▸ ЗАДАНИЯ
[1] Определите, согласуются ли с фрагментом о Кавафисе утверждения (а), (б) и (в): (а) во время беспорядков 1882 года Кавафис находился в Александрии; (б) временная служба Кавафиса в департаменте орошения продлилась еще тридцать лет; (в) свои первые стихи Кавафис написал по-французски. Ответьте на каждое «да» или «нет» и приведите решающие слова фрагмента дословно.
[2] Изложите в виде краткого списка абзац фрагмента о Кавафисе, начинающийся словами «Кавафис знал древнегреческий», сохранив его основные факты.

▸ ФРАГМЕНТ ДОКУМЕНТА
┌──

В 1882 году, когда Кавафису было девятнадцать, в Александрии произошли антиевропейские беспорядки, вызвавшие крупное (по крайней мере, в масштабах прошлого века) кровопролитие; англичане откликнулись бомбардировкой города с моря. Но поскольку Кавафис незадолго до того уехал с матерью в Константинополь, он упустил случай присутствовать при единственном историческом событии, имевшем место в Александрии на протяжении его жизни. Три года, прожитые им в Константинополе, -- значительные для его формирования годы. Именно в Константинополе исторический дневник, который он вел несколько лет, был прекращен -- на записи "Александр...". Вероятно, здесь он приобрел также свой первый гомосексуальный опыт. Двадцати восьми лет Кавафис впервые поступил на службу -- временную -- мелким чиновником в департамент орошения министерства общественных работ. Временная служба оказалась довольно-таки постоянной: он пребывал на ней еще тридцать лет, время от времени подрабатывая маклерством на александрийской бирже.
Кавафис знал древнегреческий и новогреческий, латынь, арабский и французский языки; он читал Данте по-итальянски, а свои первые стихи написал по-английски. Но если какие-либо литературные влияния и имели место (Эдмунд Коли в рецензируемой книге отмечает некоторое влияние английских романтиков), их следует отнести к той стадии поэтического развития Кавафиса, которую сам поэт исключил из своего "канонического свода" (по определению Э. Кели). В дальнейшем обращение Кавафиса с тем, что в эллинистические времена было известно как "мимиямбы" (или просто "мимы")2, и его понимание жанра эпитафий столь своеобразно, что Коли вполне прав, предостерегая нас от блужданий по Палатинской антологии3 в поисках источников.

└──

▸ ИСХОДНЫЕ ДАННЫЕ
┌──

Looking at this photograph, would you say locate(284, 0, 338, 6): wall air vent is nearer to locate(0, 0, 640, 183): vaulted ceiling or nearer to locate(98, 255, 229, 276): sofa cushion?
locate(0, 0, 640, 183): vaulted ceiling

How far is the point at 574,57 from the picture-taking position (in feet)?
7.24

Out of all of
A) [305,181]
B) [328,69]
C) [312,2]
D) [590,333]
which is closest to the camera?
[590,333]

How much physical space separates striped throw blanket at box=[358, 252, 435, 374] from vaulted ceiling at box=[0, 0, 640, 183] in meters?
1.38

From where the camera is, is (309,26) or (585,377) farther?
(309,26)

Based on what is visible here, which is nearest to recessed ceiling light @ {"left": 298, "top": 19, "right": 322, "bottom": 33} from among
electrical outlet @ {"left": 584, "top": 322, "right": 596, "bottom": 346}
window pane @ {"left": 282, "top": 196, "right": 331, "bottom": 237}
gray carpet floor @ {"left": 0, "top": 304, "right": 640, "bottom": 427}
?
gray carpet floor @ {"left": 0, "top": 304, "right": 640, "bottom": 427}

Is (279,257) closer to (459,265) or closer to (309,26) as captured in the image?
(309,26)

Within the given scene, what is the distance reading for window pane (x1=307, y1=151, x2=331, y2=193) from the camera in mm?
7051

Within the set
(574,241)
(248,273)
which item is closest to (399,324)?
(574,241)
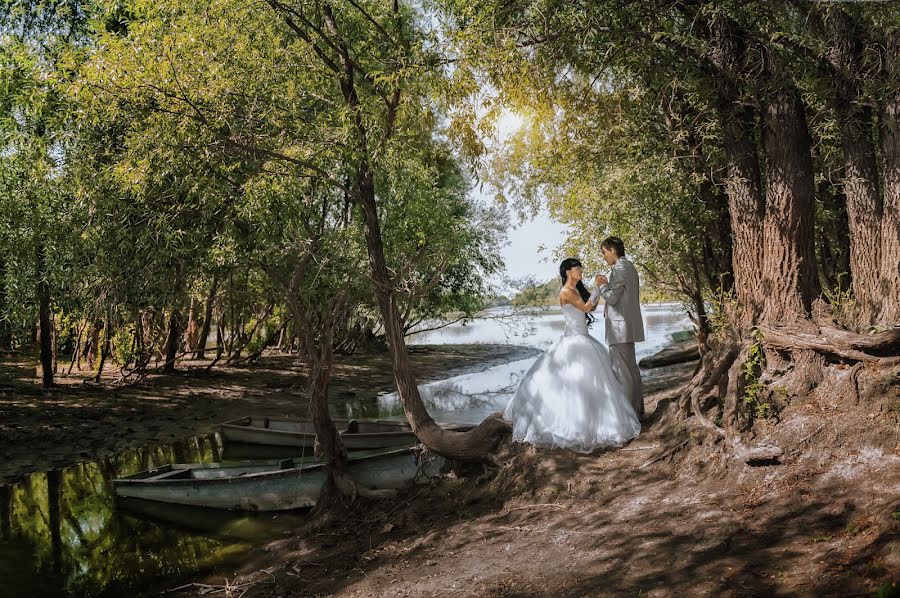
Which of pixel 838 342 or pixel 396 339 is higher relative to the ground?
pixel 396 339

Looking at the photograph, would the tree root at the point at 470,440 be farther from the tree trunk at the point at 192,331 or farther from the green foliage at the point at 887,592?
the tree trunk at the point at 192,331

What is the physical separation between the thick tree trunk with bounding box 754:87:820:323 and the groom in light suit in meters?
1.52

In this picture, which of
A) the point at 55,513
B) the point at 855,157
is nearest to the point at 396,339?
the point at 855,157

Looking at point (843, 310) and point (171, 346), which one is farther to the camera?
point (171, 346)

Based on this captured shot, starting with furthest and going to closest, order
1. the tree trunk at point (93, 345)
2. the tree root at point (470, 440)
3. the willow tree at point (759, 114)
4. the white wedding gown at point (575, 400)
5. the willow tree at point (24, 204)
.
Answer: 1. the tree trunk at point (93, 345)
2. the willow tree at point (24, 204)
3. the tree root at point (470, 440)
4. the white wedding gown at point (575, 400)
5. the willow tree at point (759, 114)

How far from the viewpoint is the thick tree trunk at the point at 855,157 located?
26.2 feet

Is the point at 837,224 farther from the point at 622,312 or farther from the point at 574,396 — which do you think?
the point at 574,396

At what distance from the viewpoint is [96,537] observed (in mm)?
11758

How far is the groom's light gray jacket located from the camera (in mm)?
8828

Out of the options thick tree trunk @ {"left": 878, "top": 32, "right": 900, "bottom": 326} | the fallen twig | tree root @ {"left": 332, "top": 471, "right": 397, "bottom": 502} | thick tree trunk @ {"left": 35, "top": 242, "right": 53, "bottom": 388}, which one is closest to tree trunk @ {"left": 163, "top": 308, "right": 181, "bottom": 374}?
thick tree trunk @ {"left": 35, "top": 242, "right": 53, "bottom": 388}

└──

▸ ОТВЕТЫ ПО ЗАДАНИЯМ
[1]
(а) Нет: «Кавафис незадолго до того уехал с матерью в Константинополь».
(б) Да: «он пребывал на ней еще тридцать лет».
(в) Нет: «а свои первые стихи написал по-английски».

[2]
- Кавафис владел древнегреческим, новогреческим, латынью, арабским и французским языками. Данте он читал по-итальянски, а первые стихи написал по-английски.
- Возможные литературные влияния относятся к той стадии его развития, которую поэт исключил из своего «канонического свода». Эдмунд Коли, например, отмечает некоторое влияние английских романтиков.
- Позднее Кавафис обращался с «мимиямбами» («мимами») и понимал жанр эпитафий столь своеобразно, что Коли справедливо предостерегает от поиска источников в Палатинской антологии.